— Data —

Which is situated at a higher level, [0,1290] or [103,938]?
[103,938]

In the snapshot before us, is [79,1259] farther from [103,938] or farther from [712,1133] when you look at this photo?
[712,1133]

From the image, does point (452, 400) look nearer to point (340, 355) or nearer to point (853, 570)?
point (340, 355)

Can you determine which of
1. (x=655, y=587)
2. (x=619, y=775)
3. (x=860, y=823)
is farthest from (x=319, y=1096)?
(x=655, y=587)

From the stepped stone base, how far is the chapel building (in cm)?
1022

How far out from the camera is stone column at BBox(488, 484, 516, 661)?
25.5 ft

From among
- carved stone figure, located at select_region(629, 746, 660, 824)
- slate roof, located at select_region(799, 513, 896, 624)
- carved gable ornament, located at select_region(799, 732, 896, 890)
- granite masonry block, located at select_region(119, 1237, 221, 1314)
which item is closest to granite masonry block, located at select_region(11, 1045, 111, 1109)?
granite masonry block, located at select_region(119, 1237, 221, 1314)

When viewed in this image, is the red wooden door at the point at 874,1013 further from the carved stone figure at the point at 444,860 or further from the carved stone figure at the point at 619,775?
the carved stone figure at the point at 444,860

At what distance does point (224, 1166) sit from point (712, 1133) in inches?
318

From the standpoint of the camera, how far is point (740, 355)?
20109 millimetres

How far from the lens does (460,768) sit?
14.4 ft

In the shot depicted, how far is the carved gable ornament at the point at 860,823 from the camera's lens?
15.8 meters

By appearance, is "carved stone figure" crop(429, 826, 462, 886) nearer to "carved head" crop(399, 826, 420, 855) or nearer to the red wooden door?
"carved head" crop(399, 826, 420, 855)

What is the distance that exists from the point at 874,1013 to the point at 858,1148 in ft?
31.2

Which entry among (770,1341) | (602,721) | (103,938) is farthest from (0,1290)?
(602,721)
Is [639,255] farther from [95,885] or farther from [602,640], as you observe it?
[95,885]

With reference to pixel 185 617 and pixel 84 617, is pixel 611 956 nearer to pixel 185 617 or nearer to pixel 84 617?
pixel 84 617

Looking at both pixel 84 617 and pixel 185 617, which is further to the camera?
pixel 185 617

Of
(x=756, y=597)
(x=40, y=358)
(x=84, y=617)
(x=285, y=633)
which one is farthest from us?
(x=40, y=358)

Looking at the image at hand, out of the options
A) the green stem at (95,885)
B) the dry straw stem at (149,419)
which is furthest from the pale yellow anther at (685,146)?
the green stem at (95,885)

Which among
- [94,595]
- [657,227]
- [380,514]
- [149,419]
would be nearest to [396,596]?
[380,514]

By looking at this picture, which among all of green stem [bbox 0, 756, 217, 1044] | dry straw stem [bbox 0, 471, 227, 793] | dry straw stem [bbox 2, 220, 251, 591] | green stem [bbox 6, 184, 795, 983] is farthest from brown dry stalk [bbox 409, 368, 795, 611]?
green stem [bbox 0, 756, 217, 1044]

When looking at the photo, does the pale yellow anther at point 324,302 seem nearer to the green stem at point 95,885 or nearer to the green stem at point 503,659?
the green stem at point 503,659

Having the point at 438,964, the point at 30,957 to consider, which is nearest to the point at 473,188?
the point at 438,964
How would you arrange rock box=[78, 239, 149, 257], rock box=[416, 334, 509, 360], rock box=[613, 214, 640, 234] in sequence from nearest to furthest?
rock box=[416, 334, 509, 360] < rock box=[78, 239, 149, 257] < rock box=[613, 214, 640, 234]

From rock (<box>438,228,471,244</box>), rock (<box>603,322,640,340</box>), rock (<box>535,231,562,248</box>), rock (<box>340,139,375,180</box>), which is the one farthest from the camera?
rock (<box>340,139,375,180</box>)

— Exercise —
Please repeat the listing exactly, with nothing left out.

— Written answer —
Which is situated at a higher level, [0,1290] or [103,938]?
[103,938]

In the snapshot before us, is [79,1259] farther from [103,938] or farther from [712,1133] when you look at this photo?
[712,1133]

From the image, does point (452, 400) look nearer to point (340, 355) or nearer to point (853, 570)?
point (340, 355)

Can you determine which of
1. (x=655, y=587)
2. (x=619, y=775)
3. (x=860, y=823)
is farthest from (x=319, y=1096)?
(x=655, y=587)

From the stepped stone base, how far is the chapel building (in cm)?
1022

How far out from the camera is stone column at BBox(488, 484, 516, 661)?
25.5 ft

From among
- carved stone figure, located at select_region(629, 746, 660, 824)
- slate roof, located at select_region(799, 513, 896, 624)
- carved gable ornament, located at select_region(799, 732, 896, 890)
- granite masonry block, located at select_region(119, 1237, 221, 1314)
which item is closest to granite masonry block, located at select_region(11, 1045, 111, 1109)?
granite masonry block, located at select_region(119, 1237, 221, 1314)

When viewed in this image, is the red wooden door at the point at 874,1013 further from the carved stone figure at the point at 444,860 or further from the carved stone figure at the point at 619,775?
the carved stone figure at the point at 444,860

At what distance does point (224, 1166) sit from point (712, 1133) in inches?
318

From the standpoint of the camera, how far is point (740, 355)?
20109 millimetres

How far from the lens does (460,768) sit?
14.4 ft

In the shot depicted, how far is the carved gable ornament at the point at 860,823 from the camera's lens?
15.8 meters

By appearance, is "carved stone figure" crop(429, 826, 462, 886) nearer to "carved head" crop(399, 826, 420, 855) or nearer to the red wooden door?
"carved head" crop(399, 826, 420, 855)

What is the distance that exists from the point at 874,1013 to the point at 858,1148 in ft?
31.2

Which entry among (770,1341) | (602,721) | (103,938) is farthest from (0,1290)?
(602,721)
Is [639,255] farther from [95,885] or farther from [602,640], as you observe it?
[95,885]

With reference to pixel 185 617 and pixel 84 617, is pixel 611 956 nearer to pixel 185 617 or nearer to pixel 84 617?
pixel 84 617

Looking at both pixel 84 617 and pixel 185 617, which is further to the camera?
pixel 185 617

Of
(x=756, y=597)
(x=40, y=358)
(x=84, y=617)
(x=285, y=633)
which one is farthest from us?
(x=40, y=358)

Looking at the image at hand, out of the options
A) the green stem at (95,885)
B) the dry straw stem at (149,419)
which is furthest from the pale yellow anther at (685,146)?
the green stem at (95,885)

Which among
- [94,595]
- [657,227]
- [380,514]
- [149,419]
would be nearest to [396,596]?
[380,514]

By looking at this picture, which among all of green stem [bbox 0, 756, 217, 1044] | dry straw stem [bbox 0, 471, 227, 793] | dry straw stem [bbox 2, 220, 251, 591] | green stem [bbox 6, 184, 795, 983] is farthest from brown dry stalk [bbox 409, 368, 795, 611]?
green stem [bbox 0, 756, 217, 1044]

When looking at the photo, does the pale yellow anther at point 324,302 seem nearer to the green stem at point 95,885 or nearer to the green stem at point 503,659?
the green stem at point 503,659

Having the point at 438,964, the point at 30,957 to consider, which is nearest to the point at 473,188?
the point at 438,964
How would you arrange rock box=[78, 239, 149, 257], rock box=[416, 334, 509, 360], rock box=[613, 214, 640, 234] in sequence from nearest to furthest?
rock box=[416, 334, 509, 360] < rock box=[78, 239, 149, 257] < rock box=[613, 214, 640, 234]

From rock (<box>438,228,471,244</box>), rock (<box>603,322,640,340</box>), rock (<box>535,231,562,248</box>), rock (<box>340,139,375,180</box>), which is the one farthest from the camera?
rock (<box>340,139,375,180</box>)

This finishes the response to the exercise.